The Caux Dialogue for Land and Security 2018 aimed to deepen understanding of the links between land degradation and human security and to build the trust needed for effective ‘land-peace’ partnerships on the ground. The main focus of this year’s event was land restoration as a vehicle for conflict resolution in a world increasingly affected by devastating climatic impacts and political and economic turmoil.
The Deputy Executive Secretary of the United Nations Convention to Combat Desertification, Mr. Pradeep Monga reminded the participants that the land agenda lies at the core of the world’s food, poverty, migration, water, climate, biodiversity and security crises, creating an urgent need for investing in land restoration as a key instrument for conflict resolution and peace building. The participants also addressed the potential of cutting-edge and emerging technologies to unlock private financing, facilitate impact investments and enable participation of land users in land restoration projects.
In her address Olivia Lazard, Mediation Policy Officer for the European Institute for Peace brought into focus the state of insecurity in the world, and how the global economic and political system is destabilising communities that are home to many millions of people. Lawlessness in the Democratic Republic of the Congo is manifest in the presence of more than 80 armed groups, all of them brutal and some with genocidal roots. They survive by exploiting the natural resources of the country such as conflict minerals and timber and hiding in the communities. Their activities are driving ecological degradation throughout the country. Even in the national parks, most of the trees are gone, and the land is losing productivity. The government, army and businesses include individuals who have used their power to acquire vast areas of land. People without land are dispossessed and move from refugee camp to refugee camp. Elections cannot be held because of instability.
Predatory states have a unique and valued place in the global system as a source of strategic commodities, especially minerals.
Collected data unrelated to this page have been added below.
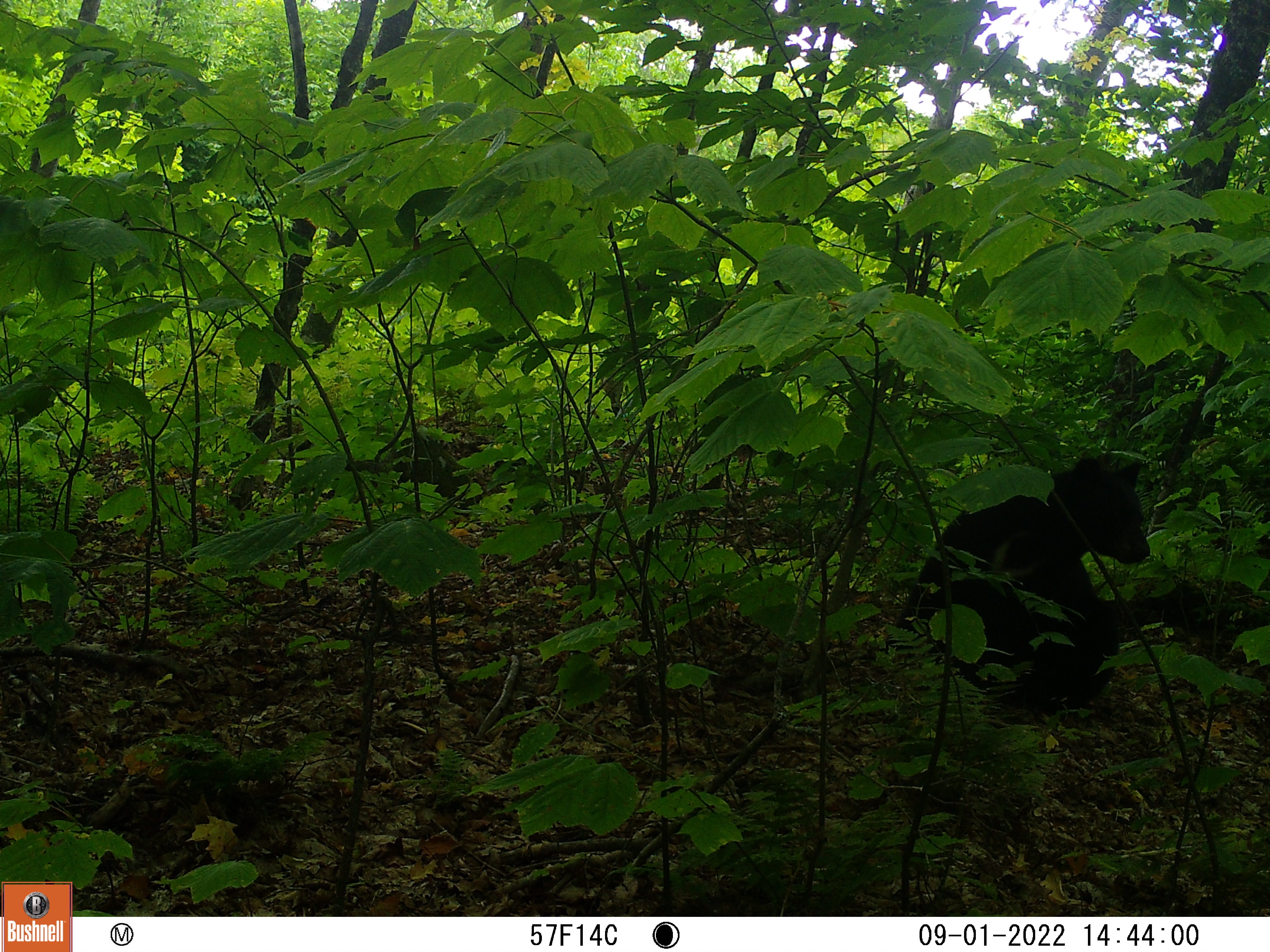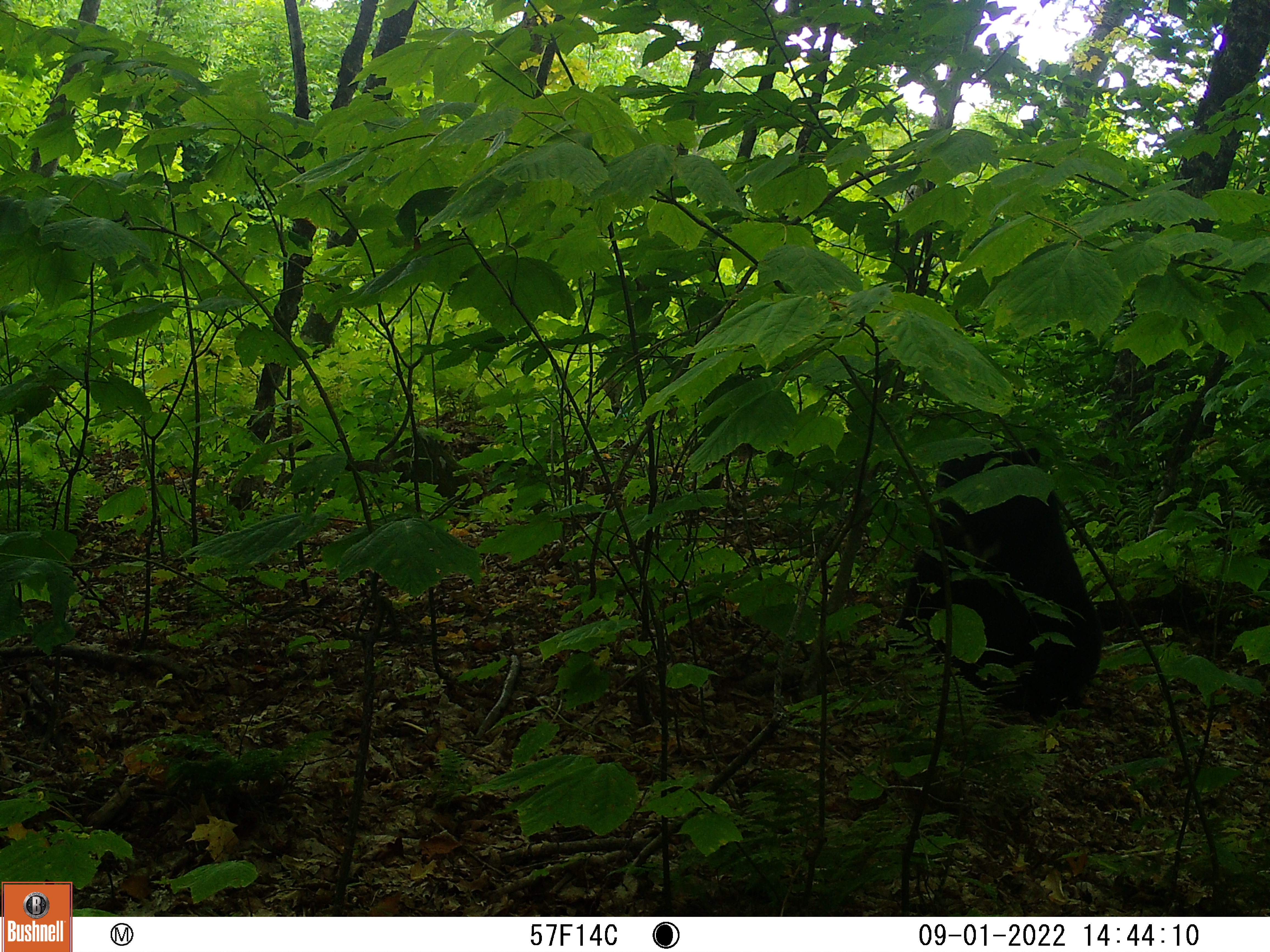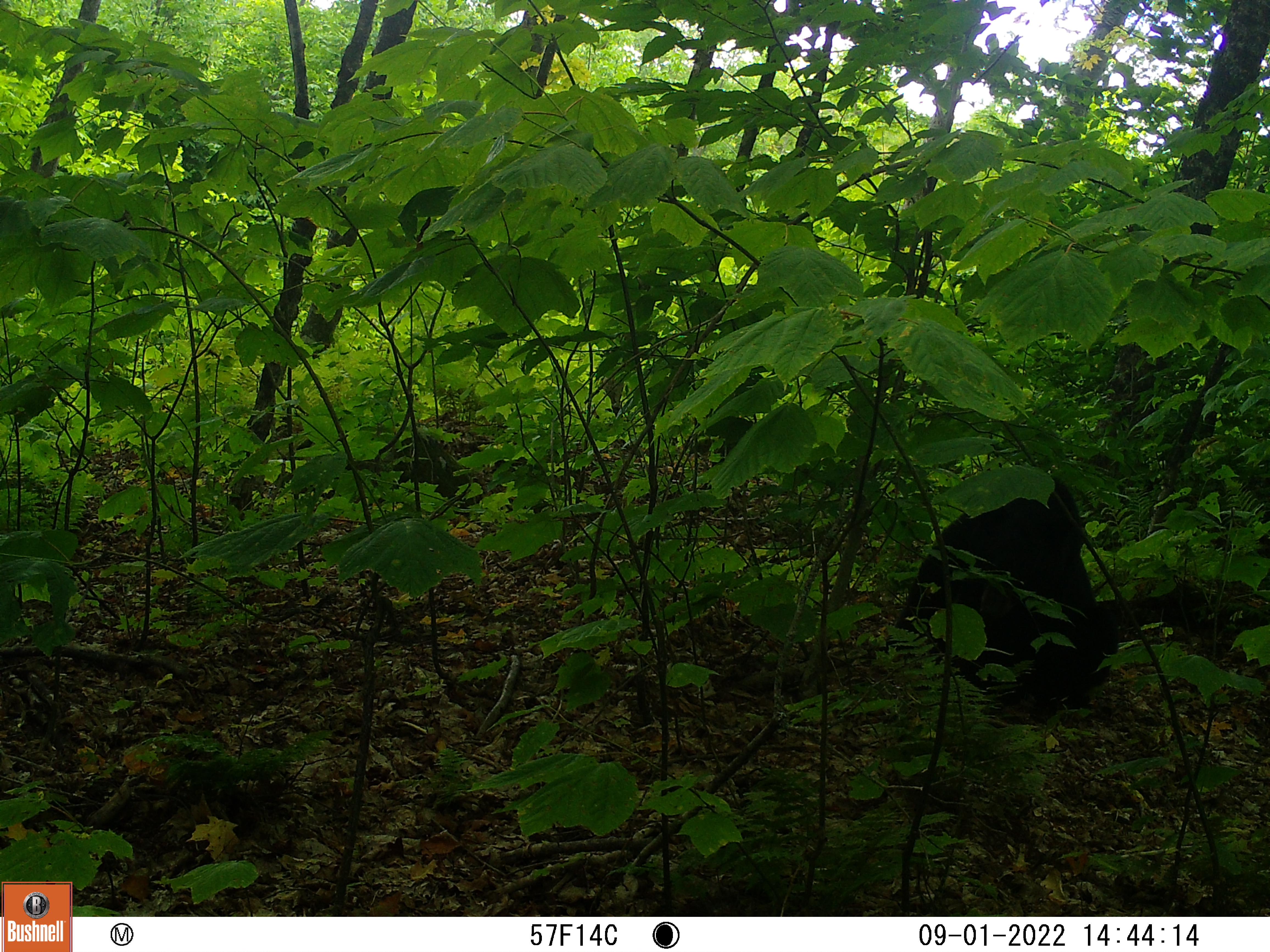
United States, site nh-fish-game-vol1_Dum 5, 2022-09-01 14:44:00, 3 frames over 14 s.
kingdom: Animalia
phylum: Chordata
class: Mammalia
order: Carnivora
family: Ursidae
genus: Ursus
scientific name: Ursus americanus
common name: black bear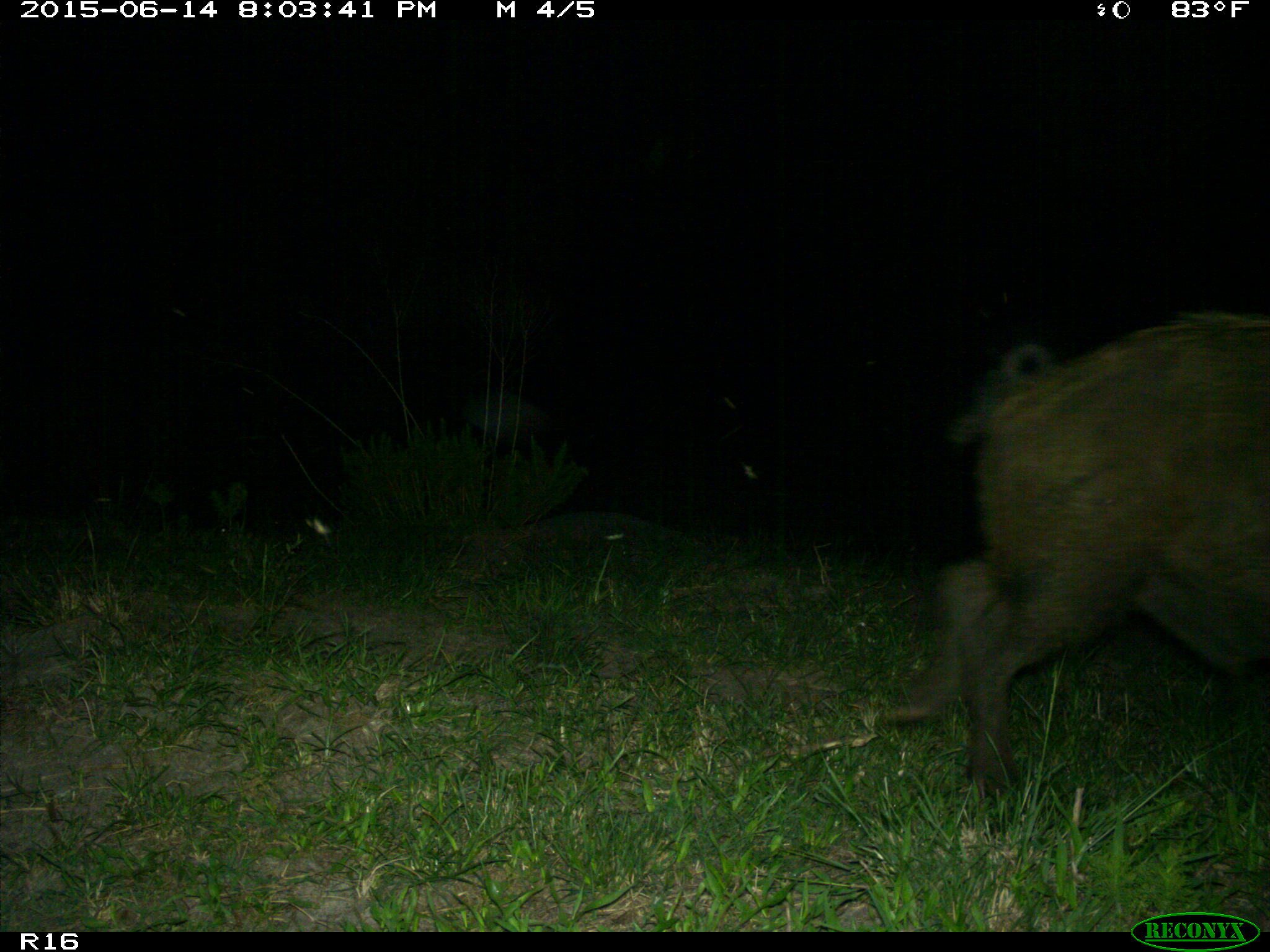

The digitalizing economy depends on resources that are easily available in countries that can be exploited. Our enthusiasm for alternative energy is one that depends on rare conflict minerals. This is driving these countries to collapse.
In the Sahel, there is increasing conflict between farmers and pastoralists and increasing cattle theft. Transhumance is practiced by largely Muslim groups, who are frequently regarded as foreigners. Extremism is growing in the most remote and deserted areas in the Sahel, which are also ignored by government. The jihadists tend to impose order and systems of justice that are frequently an improvement on the corrupt role of the army and government administrators.
Between 2006 and 2011, Syria suffered the worst drought in its history. 800,000 lost their livelihoods, and 200,000 lost their land. Dislocated to urban areas, they joined the 1.5 million refugees who had fled from the conflicts in neighbouring Iraq. Climate impacts combined with economic, market and political factors to deepen tensions and feed conflict.
Lazard argued that conflict should be understood as a system, rather than a cycle. At all levels from very local to global, the conflict incentives run from the bottom to the top. Intergenerational conflicts, drug abuse, urbanized crime, the slave trade and gender violence are all on the rise. However, we don’t feel the impacts of the global conflict because we externalize the costs.
Lazard noted that increasingly ‘we forget to see ourselves as anything by reductionist versions of our ethnicity and our nationality.’ She cautioned the audience that ‘when we talk of regeneration, we have to be careful, because in some places regeneration (e.g. planting trees in DRC) can lead to conflict, violence and death. It must be accompanied by other processes to address the wider problems.’
The 2018 Caux Dialogue was a sobering experience that did not allow participants to escape into fantasy about the harsh realities of the evolving global order, yet the sharing of many positive experiences from around the world also allowed hope to flourish.